Repository: kudu
Updated Branches:
  refs/heads/master 0a397b2f7 -> abea8c69f


block_manager: better preallocation in log block manager

As has been discussed to death, the LBM's preallocation strategy isn't great
because it yields one filesystem extent per created block. While multiple
Append() calls will write to the same extent, small blocks (i.e. those with
just a single Append()) suffer. We can do much better, and in this patch, we
do: a rolling preallocation window is maintained for each container.
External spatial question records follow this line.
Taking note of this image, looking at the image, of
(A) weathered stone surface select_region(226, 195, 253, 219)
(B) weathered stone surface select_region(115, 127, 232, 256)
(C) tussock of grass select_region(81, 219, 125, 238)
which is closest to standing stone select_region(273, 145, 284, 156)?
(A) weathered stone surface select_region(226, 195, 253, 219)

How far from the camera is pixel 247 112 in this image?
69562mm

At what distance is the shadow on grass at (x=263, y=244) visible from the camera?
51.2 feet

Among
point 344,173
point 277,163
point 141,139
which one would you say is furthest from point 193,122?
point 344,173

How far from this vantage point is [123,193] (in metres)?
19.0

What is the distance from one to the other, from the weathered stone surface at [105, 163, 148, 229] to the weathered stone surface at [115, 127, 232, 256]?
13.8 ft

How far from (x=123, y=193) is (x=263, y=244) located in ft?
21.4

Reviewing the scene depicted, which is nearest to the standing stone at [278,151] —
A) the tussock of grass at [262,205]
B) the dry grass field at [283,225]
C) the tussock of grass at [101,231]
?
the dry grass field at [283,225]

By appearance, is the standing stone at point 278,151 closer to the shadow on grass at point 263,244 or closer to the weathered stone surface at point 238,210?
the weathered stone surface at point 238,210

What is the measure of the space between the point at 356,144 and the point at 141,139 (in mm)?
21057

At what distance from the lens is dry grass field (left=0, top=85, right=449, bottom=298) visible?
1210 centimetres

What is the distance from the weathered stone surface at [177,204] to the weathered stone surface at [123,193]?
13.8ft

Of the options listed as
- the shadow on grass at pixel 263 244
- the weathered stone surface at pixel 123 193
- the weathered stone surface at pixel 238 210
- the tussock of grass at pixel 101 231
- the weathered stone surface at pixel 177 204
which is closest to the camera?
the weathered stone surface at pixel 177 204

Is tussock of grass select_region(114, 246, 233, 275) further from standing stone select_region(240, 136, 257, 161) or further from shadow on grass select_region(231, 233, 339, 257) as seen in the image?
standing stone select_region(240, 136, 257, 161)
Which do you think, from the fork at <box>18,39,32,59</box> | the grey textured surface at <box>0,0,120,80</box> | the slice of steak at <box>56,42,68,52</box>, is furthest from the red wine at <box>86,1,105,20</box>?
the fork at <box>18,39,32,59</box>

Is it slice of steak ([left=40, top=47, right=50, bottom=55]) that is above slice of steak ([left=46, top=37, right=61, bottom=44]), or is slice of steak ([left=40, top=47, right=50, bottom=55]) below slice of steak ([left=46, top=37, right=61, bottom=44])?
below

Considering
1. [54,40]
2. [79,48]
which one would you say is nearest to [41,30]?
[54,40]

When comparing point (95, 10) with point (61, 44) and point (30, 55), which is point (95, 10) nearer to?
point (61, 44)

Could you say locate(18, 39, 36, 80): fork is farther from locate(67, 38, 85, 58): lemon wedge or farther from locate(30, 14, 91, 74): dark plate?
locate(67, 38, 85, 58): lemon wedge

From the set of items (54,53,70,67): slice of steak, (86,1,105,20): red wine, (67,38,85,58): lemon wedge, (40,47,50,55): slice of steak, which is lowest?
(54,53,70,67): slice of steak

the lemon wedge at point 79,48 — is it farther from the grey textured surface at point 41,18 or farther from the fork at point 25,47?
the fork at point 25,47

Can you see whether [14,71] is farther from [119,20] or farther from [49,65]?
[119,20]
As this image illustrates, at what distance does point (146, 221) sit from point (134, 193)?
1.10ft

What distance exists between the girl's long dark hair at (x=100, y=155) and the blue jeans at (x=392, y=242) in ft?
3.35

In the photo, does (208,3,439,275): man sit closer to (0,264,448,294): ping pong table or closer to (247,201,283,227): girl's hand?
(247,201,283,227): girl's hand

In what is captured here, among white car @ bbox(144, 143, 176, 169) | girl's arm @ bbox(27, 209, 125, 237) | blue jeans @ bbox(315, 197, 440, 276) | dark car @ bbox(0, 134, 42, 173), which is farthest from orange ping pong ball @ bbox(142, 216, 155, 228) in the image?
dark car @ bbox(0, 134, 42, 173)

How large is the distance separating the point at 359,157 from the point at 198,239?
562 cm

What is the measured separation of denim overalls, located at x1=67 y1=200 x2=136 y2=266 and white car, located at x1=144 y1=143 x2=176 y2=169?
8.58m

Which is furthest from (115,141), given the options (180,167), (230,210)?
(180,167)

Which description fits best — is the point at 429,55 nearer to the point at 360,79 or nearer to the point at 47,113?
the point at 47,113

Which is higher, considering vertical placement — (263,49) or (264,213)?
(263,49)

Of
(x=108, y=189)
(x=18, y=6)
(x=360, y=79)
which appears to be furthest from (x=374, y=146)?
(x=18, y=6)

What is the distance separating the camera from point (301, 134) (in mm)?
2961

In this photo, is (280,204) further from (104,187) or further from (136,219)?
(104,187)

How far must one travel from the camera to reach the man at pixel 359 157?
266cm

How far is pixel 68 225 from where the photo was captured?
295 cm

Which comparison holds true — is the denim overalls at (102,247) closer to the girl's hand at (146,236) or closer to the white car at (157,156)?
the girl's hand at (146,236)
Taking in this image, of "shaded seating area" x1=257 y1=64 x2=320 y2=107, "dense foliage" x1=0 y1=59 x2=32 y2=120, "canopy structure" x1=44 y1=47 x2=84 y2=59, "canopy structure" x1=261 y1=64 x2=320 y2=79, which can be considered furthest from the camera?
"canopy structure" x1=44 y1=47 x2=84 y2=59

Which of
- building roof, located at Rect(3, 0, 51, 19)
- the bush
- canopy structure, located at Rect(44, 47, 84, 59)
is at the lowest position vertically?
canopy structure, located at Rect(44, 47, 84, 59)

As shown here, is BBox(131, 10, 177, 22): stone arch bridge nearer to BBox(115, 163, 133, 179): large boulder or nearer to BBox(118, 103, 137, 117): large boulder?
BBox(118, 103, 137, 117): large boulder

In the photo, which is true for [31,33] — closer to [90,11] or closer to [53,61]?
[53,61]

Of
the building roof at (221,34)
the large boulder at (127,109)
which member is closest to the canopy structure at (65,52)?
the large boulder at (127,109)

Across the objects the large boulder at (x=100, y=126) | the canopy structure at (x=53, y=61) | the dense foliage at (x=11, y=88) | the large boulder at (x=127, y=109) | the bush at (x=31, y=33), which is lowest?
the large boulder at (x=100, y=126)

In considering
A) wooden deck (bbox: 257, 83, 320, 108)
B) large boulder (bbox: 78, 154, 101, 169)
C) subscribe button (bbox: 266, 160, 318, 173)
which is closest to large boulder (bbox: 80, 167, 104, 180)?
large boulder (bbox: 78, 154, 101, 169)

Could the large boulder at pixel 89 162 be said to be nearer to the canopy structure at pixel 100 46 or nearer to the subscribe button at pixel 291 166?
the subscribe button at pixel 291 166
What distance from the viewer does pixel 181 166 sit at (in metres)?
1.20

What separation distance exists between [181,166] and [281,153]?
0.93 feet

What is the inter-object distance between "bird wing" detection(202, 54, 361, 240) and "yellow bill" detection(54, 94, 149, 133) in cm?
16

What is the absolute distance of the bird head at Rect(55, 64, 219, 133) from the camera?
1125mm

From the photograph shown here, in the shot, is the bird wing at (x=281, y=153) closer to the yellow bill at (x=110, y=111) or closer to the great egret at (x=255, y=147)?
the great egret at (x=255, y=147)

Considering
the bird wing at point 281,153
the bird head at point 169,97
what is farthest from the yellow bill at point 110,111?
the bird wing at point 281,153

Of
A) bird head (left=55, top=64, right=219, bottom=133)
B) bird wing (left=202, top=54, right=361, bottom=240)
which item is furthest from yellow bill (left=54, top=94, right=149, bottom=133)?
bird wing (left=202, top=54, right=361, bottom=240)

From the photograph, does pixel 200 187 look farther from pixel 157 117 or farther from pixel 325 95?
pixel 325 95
Implementation-wise, I did what I could to restrict this knowledge to the
containers. But it did mean a small semantic change to UpdateBytesWritten()
to accomodate for the fact that Append() now updates total_bytes_written_.

As a quick test, I ran block_manager_stress-test before and after, using
filefrag to count the number of extents. The number of containers was the
same in both cases (64). Before, I counted 446 extents totaling 2.1Gb and
after I counted 72 extents totaling 1.4Gb.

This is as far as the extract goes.